Le travail est perçu comme une source de satisfaction par une très grande majorité des 2.000 répondants au baromètre EducPros sur le moral dans l’enseignement supérieur et la recherche. Un résultat tout à fait similaire à celui obtenu dans le Times Higher Education, dont s’inspire notre sondage : 81% des Anglais confiaient cette satisfaction, de même que 82% de nos sondés hexagonaux.

La fierté de travailler dans son établissement réunit de la même manière les deux populations de part et d’autre de la Manche, quoique celle-ci soit un peu plus marquée en France (trois quarts de réponses positives) qu'en Angleterre (deux tiers de réponses positives).

Si les Anglo-Saxons se disent à 63% enthousiastes pour le futur de leur établissement, les Français ne sont que 37% à partager ce sentiment

La similitude se rompt en revanche très franchement quand il s’agit de parler salaire.
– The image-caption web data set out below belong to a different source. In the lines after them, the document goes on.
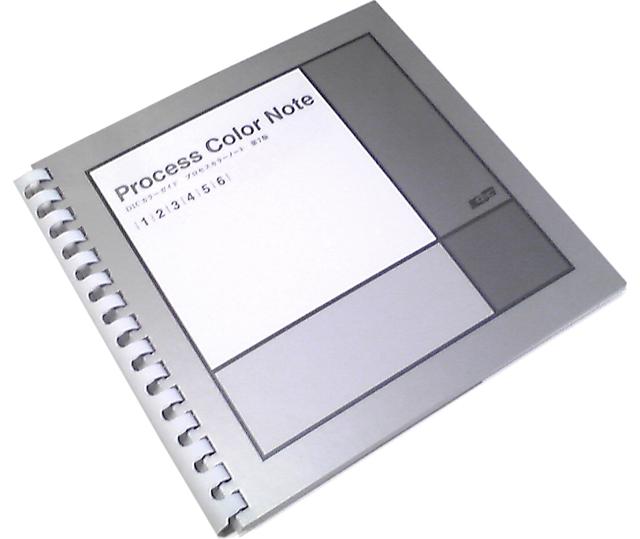 DIC カラーガイド プロセスカラーノート 表紙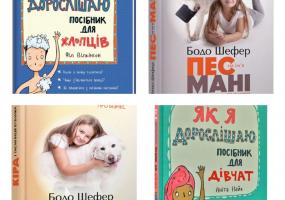 Подаруй сироті книгу - Акція у Львові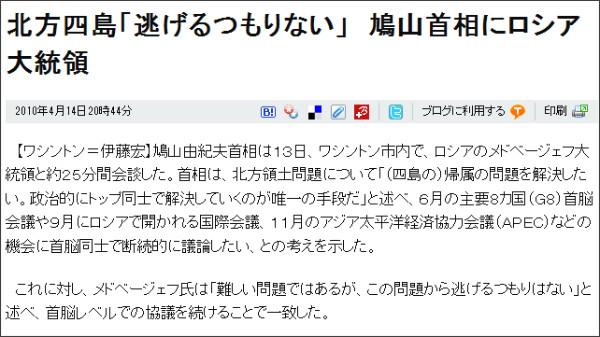 http://www.asahi.com/politics/update/0414/TKY201004140254.html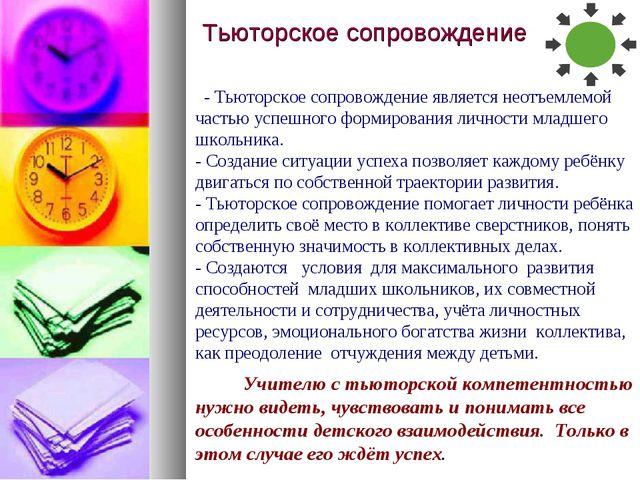 - Тьюторское сопровождение является неотъемлемой частью успешного формирован...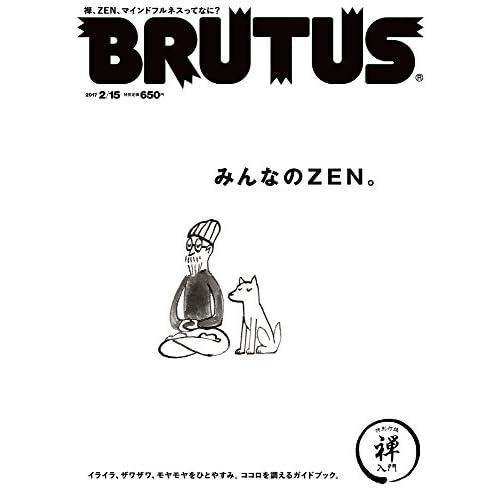 BRUTUS(ブルータス) 2017年 2/15 号[みんなのZEN。]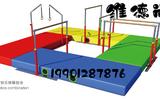 維德尚品牌 幼兒體操器材 軟式體操器材 鍛煉孩子體質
Si 61% des universitaires anglais estiment que leur établissement offre une rémunération correcte à ses employés, le rapport s’inverse en France, où seuls 25% des répondants partagent ce point de vue.

De la même manière, l’impact négatif du travail sur la santé est bien plus fortement ressenti en France qu’en Angleterre (51% des sondés, contre 32%), tandis que le souci du bien-être au travail semble négligé aux yeux des Français (seuls 33% estiment que leur établissement s’intéresse à leur bien-être), ce qui est moins le cas outre-Manche (46%).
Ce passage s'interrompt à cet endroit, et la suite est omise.